Learning to Excel with Python

Jack Card looks at one library that is widely used within the Python ecosystem to read and write Excel files.

23-06-2021
Bcorp Logo
Learning to Excel with Python

If you've just found this post, check out our updated guide on How to Excel with Python in 2024!


Jack Card takes a look at a Python library that could make working with Excel files a great deal more productive.

Introduction

Microsoft’s Excel is still king when it comes to simple companywide data analysis. While there are a growing number of tools trying to compete with Excel for its crown, it is still the most common choice for business. This is in part due to its ease of access (its available anywhere that Microsoft Office 365 is available) and in part due to its flexibility; it can be used for a wide range of purposes including accounting, charting, inventory tracking, and for trade data analysis or retail business intelligence reporting. Most importantly it achieves all this without the user having to be a technical expert or software developer.

Even though many companies are still performing their analysis using Excel spreadsheets, there is an increasing trend towards alternative data analysis tools and techniques.

For most companies, this means either exporting Excel data into tools such as Tableau or requiring developers to extract the data from Excel and analyse it using a programming language such as Python or R.

For example, data held in Excel files can be accessed using the Python language. It is then possible to analyse this data using Python as well as in Python data analysis libraries such as NumPy, SciPy and Pandas and visualized using graphing frameworks such as Matplotlib. This idea is illustrated below, in which a Python program that utilizes these libraries reads data from an Excel file:

Learning to Excel with Python

Excel files

If you just want a lightweight Excel focussed library, then the OpenPyXL library may be your best option. It is a widely used, stable, open-source project that is also well documented.

The OpenPyXL library provides facilities for:

  • reading and writing Excel workbooks,
  • creating and modifying Excel worksheets,
  • creating and updating Excel formulas,
  • creating graphs (with support from additional OpenPyXL modules).

As OpenPyXL is not part of the standard Python distribution you will need to install the library yourself using a tool such as Anaconda or pip (e.g. pip install openpyxl). Alternatively, if you are using PyCharm you will be able to add the OpenPyXL library to your project.
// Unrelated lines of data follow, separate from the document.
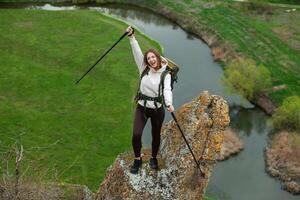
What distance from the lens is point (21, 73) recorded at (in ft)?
169

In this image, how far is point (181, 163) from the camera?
1695 cm

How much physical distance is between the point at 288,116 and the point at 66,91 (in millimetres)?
20795

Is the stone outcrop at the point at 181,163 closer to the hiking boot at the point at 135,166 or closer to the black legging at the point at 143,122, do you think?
the hiking boot at the point at 135,166

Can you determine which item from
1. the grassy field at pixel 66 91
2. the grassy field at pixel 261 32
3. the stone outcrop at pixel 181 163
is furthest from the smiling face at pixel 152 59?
the grassy field at pixel 261 32

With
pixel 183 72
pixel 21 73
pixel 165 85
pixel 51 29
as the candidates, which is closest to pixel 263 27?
pixel 183 72

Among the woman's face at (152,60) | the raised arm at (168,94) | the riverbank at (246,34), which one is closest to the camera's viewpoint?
the raised arm at (168,94)

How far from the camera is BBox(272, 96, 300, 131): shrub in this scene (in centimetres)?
4472

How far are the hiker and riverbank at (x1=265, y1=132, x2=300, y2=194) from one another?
1001 inches

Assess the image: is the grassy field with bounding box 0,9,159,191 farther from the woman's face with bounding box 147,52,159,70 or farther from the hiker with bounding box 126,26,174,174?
the woman's face with bounding box 147,52,159,70

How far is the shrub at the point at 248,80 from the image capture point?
165 feet

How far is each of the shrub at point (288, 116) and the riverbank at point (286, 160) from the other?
128 centimetres

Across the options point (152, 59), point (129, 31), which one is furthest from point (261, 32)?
point (152, 59)

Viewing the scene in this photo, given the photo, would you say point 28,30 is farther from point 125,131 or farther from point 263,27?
point 263,27

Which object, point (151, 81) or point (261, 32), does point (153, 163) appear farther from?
point (261, 32)
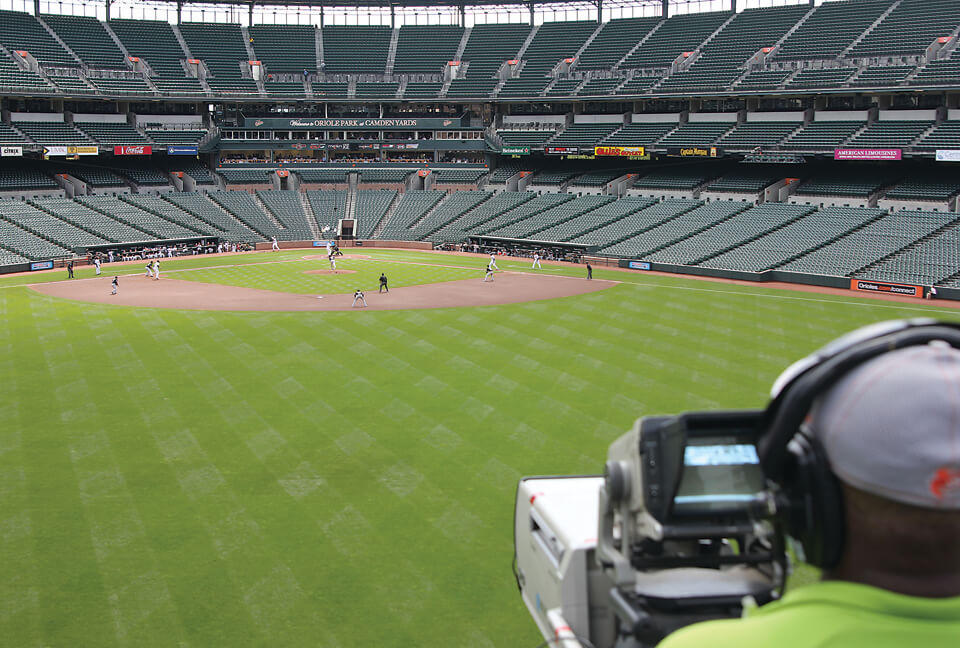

Learning to Excel with Python


The openpyxl.Workbook Class

The key element in the OpenPyXL library is the Workbook class. This can be imported from the openpyxl module:

from openpyxl import Workbook

A new instance of the (in memory) Workbook can be created using the Workbook class. At this point the workbook is purely a structure within the Python program and must be saved before an actual Excel file is created.

wb = Workbook()

The openpyxl.WorkSheet objects

A workbook is always created with at least one worksheet. You can get hold of the currently active worksheet using the Workbook.active property:

ws = wb.active

Additional worksheets can be created using the Workbook.create_sheet() method:

ws = wb.create_sheet('Mysheet')

You can then access or update the title of the worksheet using the title property:

ws.title = 'New Title'

The background colour of the tab holding this title is white by default. However, you can change this providing an RGB colour code to the worksheet.sheet_properties.tabColor attribute:

ws.sheet_properties.tabColor = "1072BA"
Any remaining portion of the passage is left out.